A questão é que a humanidade dá nome às coisas desde que o mundo é mundo. Quando o assunto envolve o imaginário maligno que seria capaz de explicar algumas fatalidades, a variedade de nomenclaturas é realmente grande, principalmente se levarmos em consideração períodos históricos e crenças religiosas diferentes.

DYBBUK: essa é uma figura do mal para a cultura judia. Trata-se do espírito de um pecador que, de vez em quando, decide invadir o corpo de algumas pessoas. A vítima pode demorar algum tempo para perceber que está com o Dybbuk no corpo, mas, assim que a alma demoníaca se manifesta, o “hospedeiro” vai viver alguns dias de sofrimento.

Os judeus acreditam que esse espírito maligno só invade corpos de pessoas pecadoras, o que sustentaria o argumento de que é preciso “andar na linha” para evitar ser possuído pelo demônio.

RAKSHASA: tanto no budismo quanto no hinduísmo há quem sinta medo de Rakshasa, que são demônios raivosos capazes de mudar de forma, criar ilusões e fazer uma espécie de “magia do mal”. Esse demônio tem garras ou unhas tóxicas, que usa para capturar as pessoas que devora.

Rakshasas podem aparecer de diferentes maneiras: feios, bonitos, de “carne e osso” ou só em espírito, além de existirem em formas animais. O rei Ravana era o pior Rakshasa, conhecido por ter pelo menos dez faces, doze braços e muita destreza.

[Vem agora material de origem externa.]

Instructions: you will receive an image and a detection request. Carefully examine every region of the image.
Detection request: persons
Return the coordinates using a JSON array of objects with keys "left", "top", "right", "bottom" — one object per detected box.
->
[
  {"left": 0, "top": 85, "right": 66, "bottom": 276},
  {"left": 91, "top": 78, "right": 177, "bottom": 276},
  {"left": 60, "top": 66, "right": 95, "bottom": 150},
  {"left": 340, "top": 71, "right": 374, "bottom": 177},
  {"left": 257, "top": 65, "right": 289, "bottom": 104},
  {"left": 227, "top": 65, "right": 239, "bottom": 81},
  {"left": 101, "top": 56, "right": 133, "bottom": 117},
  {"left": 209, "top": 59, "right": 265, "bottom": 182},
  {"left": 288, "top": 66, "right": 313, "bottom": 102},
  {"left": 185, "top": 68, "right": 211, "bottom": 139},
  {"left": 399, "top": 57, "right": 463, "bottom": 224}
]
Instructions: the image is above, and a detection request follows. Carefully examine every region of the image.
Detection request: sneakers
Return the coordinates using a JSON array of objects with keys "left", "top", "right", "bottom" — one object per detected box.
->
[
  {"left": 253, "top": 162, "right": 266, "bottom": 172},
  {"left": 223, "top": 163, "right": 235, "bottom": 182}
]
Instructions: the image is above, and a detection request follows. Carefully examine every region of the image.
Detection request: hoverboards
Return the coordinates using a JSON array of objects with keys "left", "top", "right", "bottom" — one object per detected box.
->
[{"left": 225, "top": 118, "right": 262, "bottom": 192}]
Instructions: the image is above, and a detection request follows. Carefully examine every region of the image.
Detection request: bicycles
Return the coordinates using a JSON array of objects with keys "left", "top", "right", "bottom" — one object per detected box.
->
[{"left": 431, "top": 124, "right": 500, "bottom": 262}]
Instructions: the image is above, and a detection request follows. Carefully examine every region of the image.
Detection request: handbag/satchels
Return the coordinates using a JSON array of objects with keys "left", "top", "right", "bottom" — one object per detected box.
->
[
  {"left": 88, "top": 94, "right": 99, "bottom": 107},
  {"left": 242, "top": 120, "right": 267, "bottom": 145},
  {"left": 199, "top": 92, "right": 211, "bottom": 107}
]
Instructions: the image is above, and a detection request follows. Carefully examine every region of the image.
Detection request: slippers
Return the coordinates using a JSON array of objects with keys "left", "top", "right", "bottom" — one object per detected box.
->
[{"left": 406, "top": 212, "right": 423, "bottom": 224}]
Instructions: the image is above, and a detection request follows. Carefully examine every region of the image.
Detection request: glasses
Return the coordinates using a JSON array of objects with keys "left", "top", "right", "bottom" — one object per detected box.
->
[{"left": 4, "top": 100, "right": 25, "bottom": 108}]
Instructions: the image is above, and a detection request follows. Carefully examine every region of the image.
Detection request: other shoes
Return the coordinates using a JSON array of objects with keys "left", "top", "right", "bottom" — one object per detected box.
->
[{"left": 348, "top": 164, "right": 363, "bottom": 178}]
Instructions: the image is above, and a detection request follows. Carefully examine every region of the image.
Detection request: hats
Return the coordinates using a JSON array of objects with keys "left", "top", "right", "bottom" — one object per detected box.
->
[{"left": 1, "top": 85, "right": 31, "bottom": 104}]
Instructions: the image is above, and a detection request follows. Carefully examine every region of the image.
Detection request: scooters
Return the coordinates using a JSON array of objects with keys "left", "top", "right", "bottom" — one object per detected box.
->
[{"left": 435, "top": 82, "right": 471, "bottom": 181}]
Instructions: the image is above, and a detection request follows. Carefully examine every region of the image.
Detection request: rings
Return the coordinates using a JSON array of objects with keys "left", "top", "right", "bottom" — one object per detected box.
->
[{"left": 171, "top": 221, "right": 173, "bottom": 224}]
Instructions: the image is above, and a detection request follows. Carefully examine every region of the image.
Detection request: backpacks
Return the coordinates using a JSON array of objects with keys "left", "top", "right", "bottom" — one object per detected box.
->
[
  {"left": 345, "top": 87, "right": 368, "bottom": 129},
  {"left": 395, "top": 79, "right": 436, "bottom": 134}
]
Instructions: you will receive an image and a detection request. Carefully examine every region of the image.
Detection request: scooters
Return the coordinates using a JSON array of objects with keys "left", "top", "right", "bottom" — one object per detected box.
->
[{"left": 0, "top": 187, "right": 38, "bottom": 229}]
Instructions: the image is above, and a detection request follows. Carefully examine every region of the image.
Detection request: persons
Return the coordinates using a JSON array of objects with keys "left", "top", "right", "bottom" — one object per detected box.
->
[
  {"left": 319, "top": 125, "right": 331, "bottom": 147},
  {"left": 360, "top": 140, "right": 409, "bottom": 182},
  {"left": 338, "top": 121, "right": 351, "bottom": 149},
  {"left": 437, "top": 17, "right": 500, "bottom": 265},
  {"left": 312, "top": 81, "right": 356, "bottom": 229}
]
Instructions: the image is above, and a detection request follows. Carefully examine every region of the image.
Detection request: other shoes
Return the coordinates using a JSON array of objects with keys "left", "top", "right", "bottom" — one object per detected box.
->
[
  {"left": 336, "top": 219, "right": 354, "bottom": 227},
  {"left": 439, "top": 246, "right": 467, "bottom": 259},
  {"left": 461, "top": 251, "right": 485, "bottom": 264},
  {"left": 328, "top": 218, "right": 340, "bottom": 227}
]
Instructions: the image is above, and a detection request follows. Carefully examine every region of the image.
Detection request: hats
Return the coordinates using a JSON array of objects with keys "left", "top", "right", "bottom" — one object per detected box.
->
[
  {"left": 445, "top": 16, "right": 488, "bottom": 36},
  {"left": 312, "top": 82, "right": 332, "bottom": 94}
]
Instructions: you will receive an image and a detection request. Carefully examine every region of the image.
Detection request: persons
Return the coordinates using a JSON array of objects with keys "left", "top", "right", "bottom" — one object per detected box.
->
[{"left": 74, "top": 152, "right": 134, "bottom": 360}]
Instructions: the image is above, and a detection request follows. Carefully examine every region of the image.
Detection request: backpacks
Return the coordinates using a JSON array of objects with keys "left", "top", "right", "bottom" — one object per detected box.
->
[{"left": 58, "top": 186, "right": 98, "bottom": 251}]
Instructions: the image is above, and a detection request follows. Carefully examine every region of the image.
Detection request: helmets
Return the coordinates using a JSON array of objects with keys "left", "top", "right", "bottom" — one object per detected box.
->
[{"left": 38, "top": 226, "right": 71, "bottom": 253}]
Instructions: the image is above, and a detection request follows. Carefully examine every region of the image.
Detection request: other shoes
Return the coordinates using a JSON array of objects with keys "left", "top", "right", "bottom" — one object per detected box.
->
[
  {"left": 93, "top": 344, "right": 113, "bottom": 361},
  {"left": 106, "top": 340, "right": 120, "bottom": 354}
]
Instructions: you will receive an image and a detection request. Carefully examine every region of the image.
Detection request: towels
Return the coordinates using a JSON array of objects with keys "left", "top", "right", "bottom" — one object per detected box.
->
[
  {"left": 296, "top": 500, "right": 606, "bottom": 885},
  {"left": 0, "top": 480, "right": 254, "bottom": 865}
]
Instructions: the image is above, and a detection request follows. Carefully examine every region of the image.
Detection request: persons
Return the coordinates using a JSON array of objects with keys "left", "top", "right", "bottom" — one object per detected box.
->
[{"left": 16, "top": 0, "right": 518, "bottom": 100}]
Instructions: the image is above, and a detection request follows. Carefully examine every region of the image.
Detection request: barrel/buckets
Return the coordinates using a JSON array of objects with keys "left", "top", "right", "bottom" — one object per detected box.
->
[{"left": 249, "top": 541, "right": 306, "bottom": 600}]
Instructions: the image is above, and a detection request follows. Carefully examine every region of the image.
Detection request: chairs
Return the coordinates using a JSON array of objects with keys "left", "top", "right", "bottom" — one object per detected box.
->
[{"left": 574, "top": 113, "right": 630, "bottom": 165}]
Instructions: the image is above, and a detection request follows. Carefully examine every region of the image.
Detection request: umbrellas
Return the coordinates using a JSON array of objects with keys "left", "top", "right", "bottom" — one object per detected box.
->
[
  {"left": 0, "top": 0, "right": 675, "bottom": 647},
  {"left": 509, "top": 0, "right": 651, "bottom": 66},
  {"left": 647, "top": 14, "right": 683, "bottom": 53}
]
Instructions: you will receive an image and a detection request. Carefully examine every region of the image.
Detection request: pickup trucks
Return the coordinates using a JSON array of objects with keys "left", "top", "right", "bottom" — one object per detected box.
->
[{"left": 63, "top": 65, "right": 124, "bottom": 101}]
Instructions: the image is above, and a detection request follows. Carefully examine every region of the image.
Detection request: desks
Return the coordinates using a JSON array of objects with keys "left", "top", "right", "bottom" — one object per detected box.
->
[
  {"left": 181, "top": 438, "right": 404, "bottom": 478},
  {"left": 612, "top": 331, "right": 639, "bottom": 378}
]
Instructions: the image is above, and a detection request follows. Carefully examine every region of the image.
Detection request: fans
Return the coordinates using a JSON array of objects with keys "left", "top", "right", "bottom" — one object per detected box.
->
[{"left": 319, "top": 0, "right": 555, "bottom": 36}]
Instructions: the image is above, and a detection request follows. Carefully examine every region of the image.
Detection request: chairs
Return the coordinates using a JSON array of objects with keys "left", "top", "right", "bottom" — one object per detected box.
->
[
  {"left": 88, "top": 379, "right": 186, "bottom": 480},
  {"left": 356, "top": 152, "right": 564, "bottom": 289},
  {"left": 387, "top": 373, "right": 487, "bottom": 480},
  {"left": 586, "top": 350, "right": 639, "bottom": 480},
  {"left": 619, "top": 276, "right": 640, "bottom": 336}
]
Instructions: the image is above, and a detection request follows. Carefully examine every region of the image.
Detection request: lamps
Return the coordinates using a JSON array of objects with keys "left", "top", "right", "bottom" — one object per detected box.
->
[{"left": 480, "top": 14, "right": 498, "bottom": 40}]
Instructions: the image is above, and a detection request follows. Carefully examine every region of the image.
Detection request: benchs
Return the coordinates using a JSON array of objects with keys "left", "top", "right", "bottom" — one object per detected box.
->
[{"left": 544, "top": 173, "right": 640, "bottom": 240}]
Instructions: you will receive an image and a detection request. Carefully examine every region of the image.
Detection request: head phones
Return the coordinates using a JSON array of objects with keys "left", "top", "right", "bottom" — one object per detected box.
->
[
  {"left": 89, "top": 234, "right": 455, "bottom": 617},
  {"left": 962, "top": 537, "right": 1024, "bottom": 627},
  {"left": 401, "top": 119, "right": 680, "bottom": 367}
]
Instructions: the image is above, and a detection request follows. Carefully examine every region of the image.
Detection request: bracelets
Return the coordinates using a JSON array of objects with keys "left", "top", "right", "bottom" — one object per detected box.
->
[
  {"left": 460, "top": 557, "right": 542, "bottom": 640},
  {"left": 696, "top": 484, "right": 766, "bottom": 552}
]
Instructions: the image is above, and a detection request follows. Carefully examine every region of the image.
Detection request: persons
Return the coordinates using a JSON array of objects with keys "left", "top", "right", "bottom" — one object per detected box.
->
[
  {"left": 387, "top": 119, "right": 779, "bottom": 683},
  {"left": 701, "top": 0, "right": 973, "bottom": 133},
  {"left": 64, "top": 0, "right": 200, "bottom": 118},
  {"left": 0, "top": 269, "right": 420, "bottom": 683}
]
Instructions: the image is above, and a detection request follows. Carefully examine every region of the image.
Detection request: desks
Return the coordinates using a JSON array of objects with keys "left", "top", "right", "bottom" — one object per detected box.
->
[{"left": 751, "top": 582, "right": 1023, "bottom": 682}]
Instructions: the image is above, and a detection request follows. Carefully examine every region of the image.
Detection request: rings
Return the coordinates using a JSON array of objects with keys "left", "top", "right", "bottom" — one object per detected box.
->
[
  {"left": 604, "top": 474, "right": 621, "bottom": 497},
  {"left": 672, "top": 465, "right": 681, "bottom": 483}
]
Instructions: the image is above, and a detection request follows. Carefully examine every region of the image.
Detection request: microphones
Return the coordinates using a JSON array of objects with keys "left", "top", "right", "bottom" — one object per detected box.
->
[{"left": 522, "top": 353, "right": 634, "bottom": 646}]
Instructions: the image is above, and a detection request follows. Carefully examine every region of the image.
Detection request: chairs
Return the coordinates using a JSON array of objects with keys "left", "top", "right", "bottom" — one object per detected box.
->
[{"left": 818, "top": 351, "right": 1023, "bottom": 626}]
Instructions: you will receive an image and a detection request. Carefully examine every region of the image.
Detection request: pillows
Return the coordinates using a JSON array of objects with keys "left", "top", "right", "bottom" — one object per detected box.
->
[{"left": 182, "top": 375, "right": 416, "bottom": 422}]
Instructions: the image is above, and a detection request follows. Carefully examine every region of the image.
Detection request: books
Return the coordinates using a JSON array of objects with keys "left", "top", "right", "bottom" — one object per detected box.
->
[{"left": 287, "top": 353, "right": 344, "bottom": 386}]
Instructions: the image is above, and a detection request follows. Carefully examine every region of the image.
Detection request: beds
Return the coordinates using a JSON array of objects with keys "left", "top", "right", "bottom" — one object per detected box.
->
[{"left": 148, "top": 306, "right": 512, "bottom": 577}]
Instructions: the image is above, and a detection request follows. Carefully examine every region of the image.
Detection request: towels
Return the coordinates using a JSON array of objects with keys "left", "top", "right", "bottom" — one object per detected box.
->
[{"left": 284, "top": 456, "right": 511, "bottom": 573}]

ABADDON: textos do judaísmo tradicional usam a palavra como um sinônimo de “destruição”, mas alguns textos mais modernos já associam a palavra a um ser do mal, temido por ter muito poder. Algumas versões do demônio o colocam como uma nova versão do anjo Muriel, que reuniu a poeira para criar Adão.

Ao que tudo indica, porém, a característica de anjo teve fim, afinal algumas descrições falam dele como uma figura maligna em um trono de vermes, comandando um exército de gafanhotos em forma de cavalos com rostos humanos e rabos de escorpião.

Esse post tem caráter explicativo, sem nenhum cunho religioso, espero com isso não ter ofendido nenhuma religião.